### Task description
Please copy, word for word, the stretch of the Women 2020 paper below that opens with the words containing "We show that" and closes with "and consumer culture.".

### Given passage
•••••

Women 2020:
How women’s actions and expectations are changing the future
Women represent just under half the global population and are the fastest growing group of consumers worldwide. Yet analyses of their role in society are often one-dimensional and linear. Usually, the examination focuses on how social and economic conditions exert changes on women’s roles and identities.
This paper inverts that perspective by exploring how women act as catalysts for fundamental changes, which are shaping not just their own world, but everybody’s world.
We show that understanding women is important, both because they are potential new sources of growth, and because the changes in how women think and act have repercussions for their wider society and, by implication, for popular and consumer culture.
The Futures Company
Mapping women’s experience of economic and social change Acknowledging that women effect change (as well as being affected by change) does not mean that women are always in a position to make pro-active empowered decisions about their own circumstances. Before exploring the four dimensions, is it important to understand that women’s agency will be different both within and between markets. In order to make sense of this diversity of experience between markets, we have developed the
Opportunity Tension Framework.
One of the key tensions that is often overlooked is the disparity between the rate at which women make progress in terms of their economic contribution to society and the rate of change in terms of the social and cultural prominence they are permitted.
It is said that change in attitudes and societal values takes a generation; in the case of the social role of women this change is happening even more slowly. While greater economic participation is positively correlated with social change, changes in women’s economic role often outpace changes in their social agency. There is a range of factors to evaluate the access women have to opportunities for greater social agency.
These include labor policy, access to finance, access to education, legal and social status of women and business environment. We have used a selection of these factors in our Opportunity Tension Framework.
By taking workforce participation (a factor often taken in isolation as a proxy for progress for women) and charting it against five social factors used in the Economist Opportunity Index, we can see interesting patterns that suggest different correlations between economic and social progress of women in different parts of the world.

•••••

Stored items
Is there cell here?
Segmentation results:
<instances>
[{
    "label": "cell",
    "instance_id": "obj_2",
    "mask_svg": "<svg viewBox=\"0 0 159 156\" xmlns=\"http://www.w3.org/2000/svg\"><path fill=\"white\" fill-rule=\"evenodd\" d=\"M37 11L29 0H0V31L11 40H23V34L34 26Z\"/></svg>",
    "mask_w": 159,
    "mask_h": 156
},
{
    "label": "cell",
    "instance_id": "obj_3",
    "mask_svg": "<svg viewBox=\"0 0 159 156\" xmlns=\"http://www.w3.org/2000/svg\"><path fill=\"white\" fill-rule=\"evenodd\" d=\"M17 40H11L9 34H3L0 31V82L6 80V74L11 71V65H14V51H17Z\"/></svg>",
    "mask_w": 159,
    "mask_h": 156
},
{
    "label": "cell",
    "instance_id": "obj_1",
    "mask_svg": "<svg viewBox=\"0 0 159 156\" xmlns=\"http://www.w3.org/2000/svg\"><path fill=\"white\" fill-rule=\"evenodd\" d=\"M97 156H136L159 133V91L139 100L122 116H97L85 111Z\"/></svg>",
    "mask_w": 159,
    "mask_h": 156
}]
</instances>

•••••

### Your response
We show that understanding women is important, both because they are potential new sources of growth, and because the changes in how women think and act have repercussions for their wider society and, by implication, for popular and consumer culture.